«Joven cubano de ascendencia española. Un agustino que pudo
haberse liberado de la muerte que pendía sobre él por su condición
religiosa, pero eligió derramar su sangre por Cristo siendo mártir en la
guerra española de 1936»
El beato José López Piteira |
(ZENIT – Madrid).- La divina Providencia quiso que este
joven, primer beato cubano, defendiendo su fe en Cristo viniese a
derramar su sangre en España, la tierra de sus antepasados, aunque llevó
clavada en su corazón hasta su postrer aliento la isla caribeña que le
vio nacer. Pero un apóstol es ciudadano del mundo, un vastísimo
territorio que se conquista palmo a palmo entregándolo todo, como Cristo
exige en el evangelio, de modo que cualquier lugar al que se vea
conducido en aras de la voluntad divina se convierte en un destino amado
e irrenunciable. Y esto que José tuvo presente en todo momento, unido a
la gracia divina que le alumbró, hizo que no tambalease lo más mínimo
justamente cuando se enfrentó a la muerte brutal que otros le
impusieron. No es tan mundialmente conocido como otros mártires, pero
forma parte por derecho propio de quienes supieron hacer frente con toda
valentía a ese cruel instante que se cernía sobre ellos, y que
generosamente dieron su vida dejando tras de sí un admirable legado de
amor.
Un día de primeros del siglo XX su humilde familia abandonó la noble
tierra gallega para ganarse el sustento, como hicieron tantos
compatriotas. Allí quedaron, bajo la custodia de los abuelos, dos de sus
hijos, de los que se despedirían con inmenso dolor. En su equipaje
portaban la fe heredada de sus padres como un preciado tesoro que
habrían de transmitir a su numerosa prole. José nació en Jatibonico,
Cuba, el 2 de febrero de 1912. Fue el quinto de los hijos que vinieron
al mundo en ese hogar creado por Emilio y Lucinda, y segundo de los
varones; después nacerían cinco vástagos más.

FILAS DE DATOS -
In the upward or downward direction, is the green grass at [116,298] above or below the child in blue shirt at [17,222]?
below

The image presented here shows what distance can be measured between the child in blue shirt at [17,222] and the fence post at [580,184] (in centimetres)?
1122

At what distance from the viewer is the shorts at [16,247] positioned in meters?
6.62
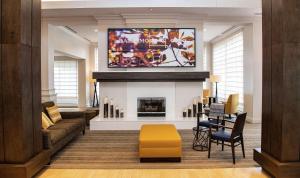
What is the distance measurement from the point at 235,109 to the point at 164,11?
3.95 meters

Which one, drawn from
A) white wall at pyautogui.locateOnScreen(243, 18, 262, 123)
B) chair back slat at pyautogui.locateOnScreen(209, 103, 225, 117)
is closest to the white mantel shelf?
chair back slat at pyautogui.locateOnScreen(209, 103, 225, 117)

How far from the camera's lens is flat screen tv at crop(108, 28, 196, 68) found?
730cm

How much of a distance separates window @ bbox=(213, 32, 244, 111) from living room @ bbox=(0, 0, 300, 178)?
40 mm

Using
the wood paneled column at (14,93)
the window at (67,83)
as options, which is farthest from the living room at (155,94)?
the window at (67,83)

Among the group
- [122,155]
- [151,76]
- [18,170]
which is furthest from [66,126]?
[151,76]

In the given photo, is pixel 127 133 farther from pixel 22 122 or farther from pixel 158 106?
pixel 22 122

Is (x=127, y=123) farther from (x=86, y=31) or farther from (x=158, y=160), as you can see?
(x=86, y=31)

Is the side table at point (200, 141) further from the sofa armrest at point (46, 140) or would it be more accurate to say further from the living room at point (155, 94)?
the sofa armrest at point (46, 140)

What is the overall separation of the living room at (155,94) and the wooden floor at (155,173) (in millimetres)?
16

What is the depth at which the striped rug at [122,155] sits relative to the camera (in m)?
4.30

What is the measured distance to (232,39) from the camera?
10094 mm

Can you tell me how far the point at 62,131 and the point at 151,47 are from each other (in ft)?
11.5

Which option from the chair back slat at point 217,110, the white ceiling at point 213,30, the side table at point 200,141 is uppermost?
the white ceiling at point 213,30

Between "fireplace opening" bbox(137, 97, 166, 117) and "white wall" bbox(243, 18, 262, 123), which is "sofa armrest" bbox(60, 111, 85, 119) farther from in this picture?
"white wall" bbox(243, 18, 262, 123)
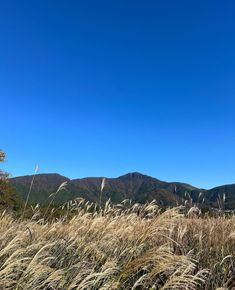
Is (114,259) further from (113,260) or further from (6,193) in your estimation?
(6,193)

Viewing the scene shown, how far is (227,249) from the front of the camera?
6.41 meters

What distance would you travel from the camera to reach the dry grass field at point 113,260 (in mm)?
4410

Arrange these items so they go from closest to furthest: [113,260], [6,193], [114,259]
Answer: [113,260] < [114,259] < [6,193]

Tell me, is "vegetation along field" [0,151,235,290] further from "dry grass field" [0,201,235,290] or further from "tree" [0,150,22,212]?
"tree" [0,150,22,212]

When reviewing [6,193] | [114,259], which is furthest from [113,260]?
[6,193]

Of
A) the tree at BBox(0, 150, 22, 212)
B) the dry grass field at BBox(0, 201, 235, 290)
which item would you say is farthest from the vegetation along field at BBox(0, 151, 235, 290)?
the tree at BBox(0, 150, 22, 212)

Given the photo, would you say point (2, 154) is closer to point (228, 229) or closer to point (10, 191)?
point (10, 191)

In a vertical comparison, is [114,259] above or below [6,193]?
below

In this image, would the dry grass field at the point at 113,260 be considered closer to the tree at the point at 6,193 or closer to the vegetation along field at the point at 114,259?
the vegetation along field at the point at 114,259

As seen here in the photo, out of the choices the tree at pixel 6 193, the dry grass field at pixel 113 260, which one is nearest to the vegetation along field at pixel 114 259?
the dry grass field at pixel 113 260

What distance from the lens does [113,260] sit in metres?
5.20

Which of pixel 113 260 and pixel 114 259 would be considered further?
pixel 114 259

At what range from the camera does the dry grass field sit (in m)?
4.41

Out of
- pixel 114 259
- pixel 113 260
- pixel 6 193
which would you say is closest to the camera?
pixel 113 260
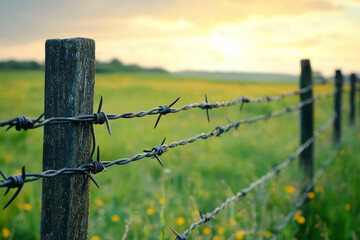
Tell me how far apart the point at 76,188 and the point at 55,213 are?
4.6 inches

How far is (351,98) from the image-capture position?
29.4 ft

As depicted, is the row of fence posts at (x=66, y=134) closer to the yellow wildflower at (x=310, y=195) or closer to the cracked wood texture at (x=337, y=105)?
the yellow wildflower at (x=310, y=195)

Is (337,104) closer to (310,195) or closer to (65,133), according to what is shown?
(310,195)

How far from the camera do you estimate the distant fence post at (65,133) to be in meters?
1.14

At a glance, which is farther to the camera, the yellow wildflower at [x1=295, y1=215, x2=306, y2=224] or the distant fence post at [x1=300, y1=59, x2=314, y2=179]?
the distant fence post at [x1=300, y1=59, x2=314, y2=179]

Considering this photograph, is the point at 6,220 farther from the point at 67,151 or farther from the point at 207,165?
the point at 207,165

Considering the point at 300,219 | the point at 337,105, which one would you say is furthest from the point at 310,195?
the point at 337,105

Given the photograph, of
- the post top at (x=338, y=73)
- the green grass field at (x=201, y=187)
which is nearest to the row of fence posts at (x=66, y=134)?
the green grass field at (x=201, y=187)

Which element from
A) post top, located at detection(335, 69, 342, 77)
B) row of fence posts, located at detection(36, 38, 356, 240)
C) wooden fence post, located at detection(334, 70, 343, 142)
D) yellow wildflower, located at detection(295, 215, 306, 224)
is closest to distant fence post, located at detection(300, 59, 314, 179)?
yellow wildflower, located at detection(295, 215, 306, 224)

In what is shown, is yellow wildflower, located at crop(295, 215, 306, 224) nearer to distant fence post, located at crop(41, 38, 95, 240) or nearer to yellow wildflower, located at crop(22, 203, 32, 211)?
distant fence post, located at crop(41, 38, 95, 240)

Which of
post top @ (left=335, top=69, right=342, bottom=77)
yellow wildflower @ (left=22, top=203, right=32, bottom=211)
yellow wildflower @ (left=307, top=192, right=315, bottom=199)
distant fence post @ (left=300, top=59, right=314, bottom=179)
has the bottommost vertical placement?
yellow wildflower @ (left=22, top=203, right=32, bottom=211)

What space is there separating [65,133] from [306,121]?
3012 millimetres

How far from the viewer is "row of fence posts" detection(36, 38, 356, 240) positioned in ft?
3.75

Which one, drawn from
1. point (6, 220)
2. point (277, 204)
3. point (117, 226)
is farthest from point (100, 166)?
point (277, 204)
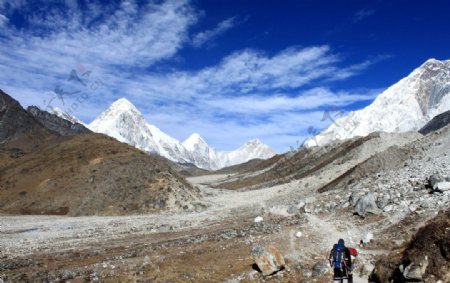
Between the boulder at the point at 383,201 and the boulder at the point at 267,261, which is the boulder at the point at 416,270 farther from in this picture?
the boulder at the point at 383,201

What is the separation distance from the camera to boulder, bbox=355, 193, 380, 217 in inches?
1517

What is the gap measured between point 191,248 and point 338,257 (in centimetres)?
1671

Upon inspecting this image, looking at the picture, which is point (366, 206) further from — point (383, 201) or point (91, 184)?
point (91, 184)

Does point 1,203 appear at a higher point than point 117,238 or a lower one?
higher

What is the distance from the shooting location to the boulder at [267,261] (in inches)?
949

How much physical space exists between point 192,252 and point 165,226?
19992 millimetres

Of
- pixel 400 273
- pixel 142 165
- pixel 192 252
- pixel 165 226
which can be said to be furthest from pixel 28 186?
pixel 400 273

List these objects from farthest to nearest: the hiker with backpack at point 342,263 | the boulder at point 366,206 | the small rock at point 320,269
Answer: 1. the boulder at point 366,206
2. the small rock at point 320,269
3. the hiker with backpack at point 342,263

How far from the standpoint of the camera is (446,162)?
44.2m

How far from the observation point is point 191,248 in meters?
34.3

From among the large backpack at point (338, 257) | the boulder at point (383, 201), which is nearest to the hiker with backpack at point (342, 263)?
the large backpack at point (338, 257)

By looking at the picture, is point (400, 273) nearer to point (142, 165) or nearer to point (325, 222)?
point (325, 222)

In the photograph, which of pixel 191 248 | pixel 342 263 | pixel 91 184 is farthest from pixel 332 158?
pixel 342 263

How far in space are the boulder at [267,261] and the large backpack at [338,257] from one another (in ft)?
16.1
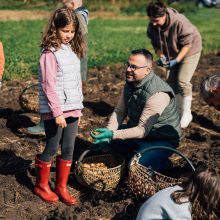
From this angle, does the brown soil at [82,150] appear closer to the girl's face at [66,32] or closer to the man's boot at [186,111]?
the man's boot at [186,111]

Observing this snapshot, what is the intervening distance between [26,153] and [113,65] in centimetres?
509

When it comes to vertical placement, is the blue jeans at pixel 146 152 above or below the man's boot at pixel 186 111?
above

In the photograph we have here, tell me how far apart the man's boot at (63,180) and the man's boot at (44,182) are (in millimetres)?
61

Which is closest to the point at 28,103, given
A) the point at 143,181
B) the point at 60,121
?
the point at 60,121

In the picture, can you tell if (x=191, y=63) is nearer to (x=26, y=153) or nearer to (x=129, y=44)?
(x=26, y=153)

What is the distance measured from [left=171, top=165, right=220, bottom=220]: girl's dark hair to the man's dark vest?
1624 mm

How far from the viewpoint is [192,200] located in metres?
3.31

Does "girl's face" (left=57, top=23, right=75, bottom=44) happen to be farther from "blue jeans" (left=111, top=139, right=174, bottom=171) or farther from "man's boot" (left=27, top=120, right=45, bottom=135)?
"man's boot" (left=27, top=120, right=45, bottom=135)

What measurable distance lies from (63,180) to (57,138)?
0.39m

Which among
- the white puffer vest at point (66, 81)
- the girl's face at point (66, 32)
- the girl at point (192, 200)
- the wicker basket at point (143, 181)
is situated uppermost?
the girl's face at point (66, 32)

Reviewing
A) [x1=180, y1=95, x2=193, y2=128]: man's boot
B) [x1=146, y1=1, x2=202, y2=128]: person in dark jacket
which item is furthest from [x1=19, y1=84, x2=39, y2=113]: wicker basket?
[x1=180, y1=95, x2=193, y2=128]: man's boot

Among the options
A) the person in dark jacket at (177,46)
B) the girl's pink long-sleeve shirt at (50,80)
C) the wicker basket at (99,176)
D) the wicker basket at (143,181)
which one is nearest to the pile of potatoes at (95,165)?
the wicker basket at (99,176)

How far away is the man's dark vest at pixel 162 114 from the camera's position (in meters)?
4.85

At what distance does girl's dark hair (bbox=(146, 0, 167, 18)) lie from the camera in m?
6.06
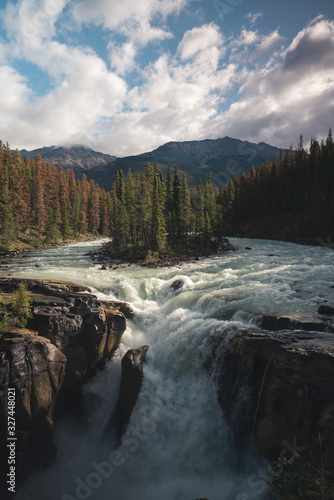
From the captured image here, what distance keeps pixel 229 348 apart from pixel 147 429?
488 centimetres

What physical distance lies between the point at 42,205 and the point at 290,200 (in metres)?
Answer: 71.9

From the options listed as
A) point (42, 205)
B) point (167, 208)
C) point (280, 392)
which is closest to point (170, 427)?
point (280, 392)

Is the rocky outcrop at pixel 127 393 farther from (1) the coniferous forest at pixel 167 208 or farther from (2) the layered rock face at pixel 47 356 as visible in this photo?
(1) the coniferous forest at pixel 167 208

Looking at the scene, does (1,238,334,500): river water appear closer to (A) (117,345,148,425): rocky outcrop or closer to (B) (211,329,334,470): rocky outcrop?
(A) (117,345,148,425): rocky outcrop

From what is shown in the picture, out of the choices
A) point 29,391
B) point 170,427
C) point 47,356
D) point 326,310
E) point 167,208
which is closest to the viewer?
point 29,391

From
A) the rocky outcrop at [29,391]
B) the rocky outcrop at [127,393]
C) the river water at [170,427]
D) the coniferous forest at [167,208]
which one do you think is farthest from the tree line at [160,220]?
the rocky outcrop at [29,391]

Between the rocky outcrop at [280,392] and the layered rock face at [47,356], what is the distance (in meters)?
6.43

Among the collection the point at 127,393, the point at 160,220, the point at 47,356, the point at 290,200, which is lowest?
the point at 127,393

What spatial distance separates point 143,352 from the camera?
13.5 meters

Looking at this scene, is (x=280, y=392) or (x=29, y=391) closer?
(x=280, y=392)

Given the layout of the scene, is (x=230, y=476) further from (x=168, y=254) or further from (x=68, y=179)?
(x=68, y=179)

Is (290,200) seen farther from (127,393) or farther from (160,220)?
(127,393)

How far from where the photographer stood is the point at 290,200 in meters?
77.8

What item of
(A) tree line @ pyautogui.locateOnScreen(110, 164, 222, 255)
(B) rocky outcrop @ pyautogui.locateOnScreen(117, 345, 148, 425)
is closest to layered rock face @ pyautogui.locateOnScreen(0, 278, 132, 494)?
(B) rocky outcrop @ pyautogui.locateOnScreen(117, 345, 148, 425)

PROBLEMAS Y TAREAS -
- 1) Según el texto sobre el beato José López Piteira, ¿dónde y en qué fecha nació?
- 2) Cambia "photographer" por "viewer" en las filas que van desde la línea con "How far from where" hasta la última fila, ambas incluidas, y escríbelas de nuevo sin ningún otro cambio.

RESULTADOS POR TAREA -
- 1) En Jatibonico, Cuba, el 2 de febrero de 1912.

- 2)
How far from where the viewer stood is the point at 290,200 in meters?
77.8

What item of
(A) tree line @ pyautogui.locateOnScreen(110, 164, 222, 255)
(B) rocky outcrop @ pyautogui.locateOnScreen(117, 345, 148, 425)
is closest to layered rock face @ pyautogui.locateOnScreen(0, 278, 132, 494)?
(B) rocky outcrop @ pyautogui.locateOnScreen(117, 345, 148, 425)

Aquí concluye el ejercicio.